Otro esclavo trajo un arnés consolador y comenzó a colocárselo. Yo veía todo desde abajo. Era un arnés maravilloso para un goce total. El dildo principal tenía un doble émbolo. A la vez que penetraba al hombre, el otro émbolo, con el mismo impulso inverso, se metía en el útero y revolvía todo. Un parche vibratorio adhesivo se aplicaba sobre el clítoris y otro dildo, más pequeño y con vibrador, se metía en el culo. Finos cables aseguraban el funcionamiento. Ella esperaba mi obsecuencia. Obedecí. Luego de lamerle el ano introduciendo mi lengua por dentro, le coloqué el dildo lubricado con abundante saliva. Ella se agachó levemente para que yo lamiera y lubricara también el dildo principal, el que iba a meterle a mi padre. Obedecí de inmediato. Luego, sin preámbulos y a pocos centímetros de mi rostro, lo penetró a través del pantalón, sin vergüenza ni respeto. El pobre infeliz aullaba de dolor. Yo, de rodillas, veía el poderoso dildo enterrarse una y otra vez en el culo de mi padre.... y oía sobre mi cabeza el despiadado zumbido de los vibradores. Ella se corrió varias veces desvirgando el culo de la eminencia. Se estremecía de placer. No se detuvo hasta que agotó la reserva de pilas. Tuvo una serie de orgasmos impresionantes. Perdí la cuenta.

La operación estaba concluida. Mi padre y yo quedamos arrollados en el suelo, a los pies de la diosa. Ella, con los brazos en jarras, abrió de nuevo las piernas y se agachó levemente apuntándonos. Detrás, las manos del sirviente sujetaron los labios vaginales. Sabía lo que vendría ahora. Abrí la boca. Mi padre hizo lo mismo. La orina salía con fuerza y el servil marido dirigía el chorro hacia nosotros. Fuimos meados a discreción.

Luego nos apartó a ambos. Casi nos mata con el tacón. Seguidamente se marchó seguida de sus eficientes sirvientes. Nosotros reptamos por el suelo bajo sus pies rogando ser pisoteados. Peleamos por estar bajo sus zapatos. Entramos en el ascensor. Ella con un pie —y todo su peso— encima de mi mano y el otro sobre el rostro de mi padre. Llegamos a la planta baja. Todo el mundo nos conocía. Se sorprendían de vernos así, mojados, arrastrados por el suelo y compitiendo para ser pisoteados. El aroma de orina de la diosa lo inundaba todo.

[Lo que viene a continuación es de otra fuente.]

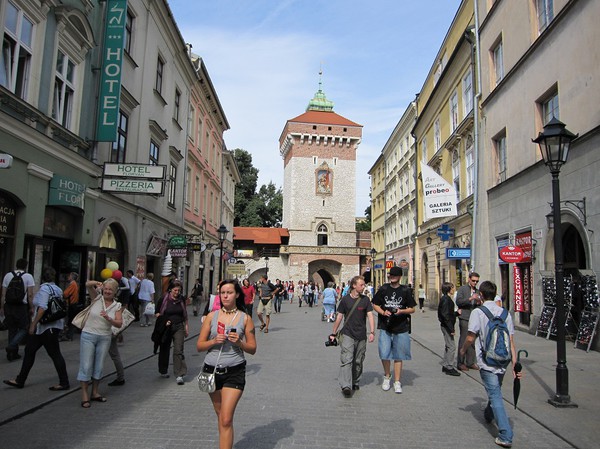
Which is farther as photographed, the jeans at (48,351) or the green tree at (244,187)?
the green tree at (244,187)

Una limosina esperaba en la calle. ¿Sería el chofer un tercer marido? Se levantó para abrir la portezuela. Ella, como si nada le importara de nosotros, se sentó en el mullido asiento. Mi padre y yo nos deslizamos a sus pies.

De inmediato, en un arranque de furia, comenzó a patear a mi padre expulsándolo hacia la calle. El pobre cayó en la vereda. La limosina arrancó. Yo estaba dichosa. Era la preferida. Había echado a mi rival. Quedaba yo sola para adorarla.

Pero mi júbilo duró poco. La limosina se detuvo de nuevo. Ella, luego de habernos usado y exprimido a su antojo y placer, comenzó ahora a patearme a mí limpiándose la suela en mi cara mientras me laceraba la piel con el tacón. El esclavo abrió la puerta y fui expulsada a la vereda.

La diosa arrancó y jamás volvimos a verla. Veía a mi padre cerca. Comenzamos a gatear. No podíamos ponernos en pie. Nos encontramos tal como estábamos: usados, mojados y meados. La gente observaba. Habían visto todo. Nos abrazamos.